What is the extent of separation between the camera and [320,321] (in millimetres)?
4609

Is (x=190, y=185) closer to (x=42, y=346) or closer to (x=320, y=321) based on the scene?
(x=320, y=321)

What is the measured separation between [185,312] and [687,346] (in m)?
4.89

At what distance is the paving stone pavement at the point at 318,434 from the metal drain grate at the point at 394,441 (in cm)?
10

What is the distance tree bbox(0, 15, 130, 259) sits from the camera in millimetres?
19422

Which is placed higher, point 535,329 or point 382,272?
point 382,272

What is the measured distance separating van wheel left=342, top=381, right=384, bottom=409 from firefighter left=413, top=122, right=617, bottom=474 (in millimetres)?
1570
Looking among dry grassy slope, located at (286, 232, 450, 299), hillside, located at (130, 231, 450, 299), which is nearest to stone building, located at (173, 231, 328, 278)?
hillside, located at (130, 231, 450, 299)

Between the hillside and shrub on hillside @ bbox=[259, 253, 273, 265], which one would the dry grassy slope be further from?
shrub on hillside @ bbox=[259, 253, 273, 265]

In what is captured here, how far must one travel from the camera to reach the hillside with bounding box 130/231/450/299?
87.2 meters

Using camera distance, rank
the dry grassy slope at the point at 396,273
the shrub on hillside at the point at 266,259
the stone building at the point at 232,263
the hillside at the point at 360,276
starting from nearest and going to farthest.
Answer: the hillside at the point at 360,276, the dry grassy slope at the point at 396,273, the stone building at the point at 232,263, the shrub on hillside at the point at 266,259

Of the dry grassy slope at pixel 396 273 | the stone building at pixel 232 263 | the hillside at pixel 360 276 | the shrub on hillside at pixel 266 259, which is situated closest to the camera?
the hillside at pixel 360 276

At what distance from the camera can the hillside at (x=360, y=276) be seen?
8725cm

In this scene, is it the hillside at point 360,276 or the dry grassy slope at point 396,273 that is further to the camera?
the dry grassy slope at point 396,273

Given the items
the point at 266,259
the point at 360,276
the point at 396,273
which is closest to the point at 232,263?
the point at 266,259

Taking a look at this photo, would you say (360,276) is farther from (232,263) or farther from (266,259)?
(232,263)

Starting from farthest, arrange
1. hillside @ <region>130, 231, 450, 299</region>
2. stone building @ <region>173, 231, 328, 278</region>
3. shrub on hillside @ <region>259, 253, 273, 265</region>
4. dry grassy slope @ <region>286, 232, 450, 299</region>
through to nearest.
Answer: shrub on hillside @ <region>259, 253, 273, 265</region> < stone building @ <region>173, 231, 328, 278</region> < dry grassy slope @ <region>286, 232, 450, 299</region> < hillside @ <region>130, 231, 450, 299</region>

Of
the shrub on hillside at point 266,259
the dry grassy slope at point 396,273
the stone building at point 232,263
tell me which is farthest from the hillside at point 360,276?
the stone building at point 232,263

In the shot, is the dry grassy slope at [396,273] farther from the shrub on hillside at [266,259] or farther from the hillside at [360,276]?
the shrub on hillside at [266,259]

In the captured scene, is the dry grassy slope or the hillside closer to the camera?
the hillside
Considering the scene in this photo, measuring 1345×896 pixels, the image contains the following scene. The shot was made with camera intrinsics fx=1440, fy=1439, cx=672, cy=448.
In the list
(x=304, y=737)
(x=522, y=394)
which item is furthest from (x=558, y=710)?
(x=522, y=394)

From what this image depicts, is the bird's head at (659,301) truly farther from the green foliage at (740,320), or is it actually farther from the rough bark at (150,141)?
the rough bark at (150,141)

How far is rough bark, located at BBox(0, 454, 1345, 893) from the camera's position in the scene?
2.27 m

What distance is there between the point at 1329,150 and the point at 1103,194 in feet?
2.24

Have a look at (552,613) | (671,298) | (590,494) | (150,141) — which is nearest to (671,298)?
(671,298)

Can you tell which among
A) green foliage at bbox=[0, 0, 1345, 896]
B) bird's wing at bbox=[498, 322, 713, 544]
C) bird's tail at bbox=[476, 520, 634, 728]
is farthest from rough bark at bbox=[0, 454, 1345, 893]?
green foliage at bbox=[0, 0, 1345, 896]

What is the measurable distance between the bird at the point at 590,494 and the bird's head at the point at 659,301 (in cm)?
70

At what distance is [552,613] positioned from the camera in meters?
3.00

------------------------------

Problem details: Reproduce every entry shown above, precisely as it stands.

Task response:
What is the extent of separation between the camera and [320,321] (in millimetres)?
4609

Is (x=190, y=185) closer to (x=42, y=346) or closer to (x=320, y=321) based on the scene?
(x=320, y=321)

What is the measured separation between [185,312] and [687,346] (in m)?
4.89

At what distance is the paving stone pavement at the point at 318,434 from the metal drain grate at the point at 394,441 (in cm)?
10

What is the distance tree bbox(0, 15, 130, 259) sits from the camera in millimetres?
19422

Which is placed higher, point 535,329 or point 382,272?
point 382,272

What is the measured distance separating van wheel left=342, top=381, right=384, bottom=409 from firefighter left=413, top=122, right=617, bottom=474 (in millimetres)?
1570
Looking among dry grassy slope, located at (286, 232, 450, 299), hillside, located at (130, 231, 450, 299), which is nearest to stone building, located at (173, 231, 328, 278)?
hillside, located at (130, 231, 450, 299)

Between the hillside and shrub on hillside @ bbox=[259, 253, 273, 265], which one would the dry grassy slope be further from?
shrub on hillside @ bbox=[259, 253, 273, 265]

In what is captured here, how far must one travel from the camera to reach the hillside with bounding box 130/231/450/299?
87.2 meters

Using camera distance, rank
the dry grassy slope at the point at 396,273
the shrub on hillside at the point at 266,259
the stone building at the point at 232,263
the hillside at the point at 360,276
starting from nearest and going to farthest.
Answer: the hillside at the point at 360,276, the dry grassy slope at the point at 396,273, the stone building at the point at 232,263, the shrub on hillside at the point at 266,259

Of the dry grassy slope at pixel 396 273 | the stone building at pixel 232 263 | the hillside at pixel 360 276 | the shrub on hillside at pixel 266 259, which is situated closest to the camera?
the hillside at pixel 360 276

At what distance from the camera can the hillside at (x=360, y=276) be seen?
8725cm

In this scene, is it the hillside at point 360,276 or the dry grassy slope at point 396,273 that is further to the camera?
the dry grassy slope at point 396,273

Given the items
the point at 266,259
the point at 360,276
the point at 396,273
which is closest to the point at 232,263?
the point at 266,259

Taking a look at this photo, would you say (360,276) is farther from (232,263) or farther from (266,259)?
(232,263)

Starting from farthest, arrange
1. hillside @ <region>130, 231, 450, 299</region>
2. stone building @ <region>173, 231, 328, 278</region>
3. shrub on hillside @ <region>259, 253, 273, 265</region>
4. dry grassy slope @ <region>286, 232, 450, 299</region>
through to nearest.
Answer: shrub on hillside @ <region>259, 253, 273, 265</region> < stone building @ <region>173, 231, 328, 278</region> < dry grassy slope @ <region>286, 232, 450, 299</region> < hillside @ <region>130, 231, 450, 299</region>

Of
the shrub on hillside at point 266,259
the dry grassy slope at point 396,273
the stone building at point 232,263
tell me which is farthest from the hillside at point 360,276?
the stone building at point 232,263

In the shot, is the dry grassy slope at [396,273] farther from the shrub on hillside at [266,259] or farther from the hillside at [360,276]?
the shrub on hillside at [266,259]

In the captured scene, is the dry grassy slope or the hillside closer to the camera?
the hillside
Considering the scene in this photo, measuring 1345×896 pixels, the image contains the following scene. The shot was made with camera intrinsics fx=1440, fy=1439, cx=672, cy=448.
In the list
(x=304, y=737)
(x=522, y=394)
which item is furthest from (x=558, y=710)?
(x=522, y=394)

From what this image depicts, is the bird's head at (659,301) truly farther from the green foliage at (740,320), or is it actually farther from the rough bark at (150,141)?
the rough bark at (150,141)

How far is rough bark, located at BBox(0, 454, 1345, 893) from the camera's position in the scene?
2.27 m

What distance is there between the point at 1329,150 and the point at 1103,194 in feet?
2.24

Have a look at (552,613) | (671,298) | (590,494) | (150,141) — which is nearest to (671,298)?
(671,298)

Can you tell which among
A) green foliage at bbox=[0, 0, 1345, 896]
B) bird's wing at bbox=[498, 322, 713, 544]
C) bird's tail at bbox=[476, 520, 634, 728]
is farthest from rough bark at bbox=[0, 454, 1345, 893]?
green foliage at bbox=[0, 0, 1345, 896]

What is the measurable distance between the bird at the point at 590,494 and the bird's head at the point at 659,301 (in cm)?
70

At what distance is [552,613] positioned from the camera in meters?
3.00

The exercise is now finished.